Ce n'est pas tout à fait exact, le groupe Accor a déjà participé à des délégations officielles. C’est un peu la raison de son investissement en Iran et dans les monarchies moyen-orientales. Plus récemment, Laurent Fabius, alors ministre des Affaires étrangères et du Développement international, a nommé un « Fédérateur de la famille tourisme » (Jean-Bernard Falco en l’occurrence) pour accompagner les PME hôtelières à l’international. Mais il est vrai que, globalement, les pouvoirs publics ont toujours considéré le Tourisme comme un acquis naturel, ne nécessitant pas un intérêt particulier ou un coup de pouce. Ils se félicitent des succès, encouragent les investissements via l’Agence Française des Investissements Internationaux, mais sans y mettre suffisamment d’énergie.

L'art de vivre français est-il toujours attractif? Quelle est sa singularité ?
Oui, c’est un atout incontestable de la destination France. Il est fait d’un mélange de tradition et d’élégance, de très haute qualité artisanale avec une pincée contemporaine. On l’associe naturellement à la gastronomie, l’œnologie, l’art et la culture…. Et pour beaucoup aux déclinaisons de l’industrie du luxe dans la couture, la joaillerie, la parfumerie.

Quels types de prestations la nouvelle clientèle étrangère vient-elle chercher dans les hôtels de luxe français ?
 L’hôtellerie de luxe française, et notamment parisienne, est associée à la notion de patrimoine. La clientèle étrangère vient y vivre une expérience sur la trace de générations de clients qui s’y sont succédées depuis des siècles. Les premiers palaces datent du milieu des années 1800. Ce sont des monuments vivants qui savent se mettre régulièrement au goût du jour. Le séjour des clients ne diffère pas pour autant de celui dans d’autres capitales. On y recherche une qualité de service impeccable, des équipements de grand luxe : restauration 3 étoiles, spa exceptionnel, suites et décorations signées. Les hôtels de luxe français offrent un moment « hors du temps », comme un havre de paix et de volupté dans un monde très agité.

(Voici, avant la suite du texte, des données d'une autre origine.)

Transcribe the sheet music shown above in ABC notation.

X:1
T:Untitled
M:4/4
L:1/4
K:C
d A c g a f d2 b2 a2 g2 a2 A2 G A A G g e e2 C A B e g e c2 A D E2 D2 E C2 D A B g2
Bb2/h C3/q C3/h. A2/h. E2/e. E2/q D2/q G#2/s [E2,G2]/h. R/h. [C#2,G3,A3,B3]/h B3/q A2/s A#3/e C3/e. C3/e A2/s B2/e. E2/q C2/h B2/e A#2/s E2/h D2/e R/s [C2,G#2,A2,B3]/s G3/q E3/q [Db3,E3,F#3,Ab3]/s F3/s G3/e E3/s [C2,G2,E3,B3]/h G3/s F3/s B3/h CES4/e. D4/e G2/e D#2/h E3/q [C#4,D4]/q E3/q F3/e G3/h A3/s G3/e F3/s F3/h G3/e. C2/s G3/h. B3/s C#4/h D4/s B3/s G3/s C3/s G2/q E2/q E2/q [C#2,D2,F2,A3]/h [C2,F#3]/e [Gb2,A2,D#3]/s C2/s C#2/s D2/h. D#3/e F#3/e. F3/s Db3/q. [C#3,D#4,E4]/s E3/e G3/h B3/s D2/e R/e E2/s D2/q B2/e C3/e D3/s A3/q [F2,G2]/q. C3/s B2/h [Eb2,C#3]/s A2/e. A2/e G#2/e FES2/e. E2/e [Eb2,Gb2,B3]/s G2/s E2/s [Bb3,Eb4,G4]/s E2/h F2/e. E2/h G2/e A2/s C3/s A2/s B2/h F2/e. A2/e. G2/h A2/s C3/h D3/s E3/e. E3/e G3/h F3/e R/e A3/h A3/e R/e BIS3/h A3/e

Quelles innovations en termes d'expérience client l'hôtellerie de luxe peut-elle imaginer pour attirer les nouvelles générations ? 
Les nouvelles générations ont une autre notion du luxe que leurs aînés sans pour autant transiger avec la notion de qualité. Le décorum et le mobilier ancien sont moins importants que le gain de temps, la rapidité de service et l’atteinte de l’impossible. La reconnaissance personnelle est primordiale d’où une nécessité de formation très poussée du personnel. Les clients «riches» ont pratiquement les mêmes équipements à leur domicile que ceux disponibles dans les hôtels. Ils ne sont plus impressionnés par la technologie ou le décor mais recherchent la possibilité de vivre un moment mémorable qui justifie le prix payé. Les signatures ont pris une grande importance, que ce soit pour la restauration, la décoration des espaces, les services annexes associés à de grandes marques.

Mettre à disposition les ingrédients du plaisir, n'est-ce pas finalement l'essence de l'hôtellerie de luxe ?
Vous avez formulé la réponse en même temps que la question. On ne parle plus de rapport qualité/prix qui est presque une notion grossière, mais de rapport prix/plaisir qui reste gravé dans le souvenir que l’on gardera du séjour, notamment à travers des expériences personnelles.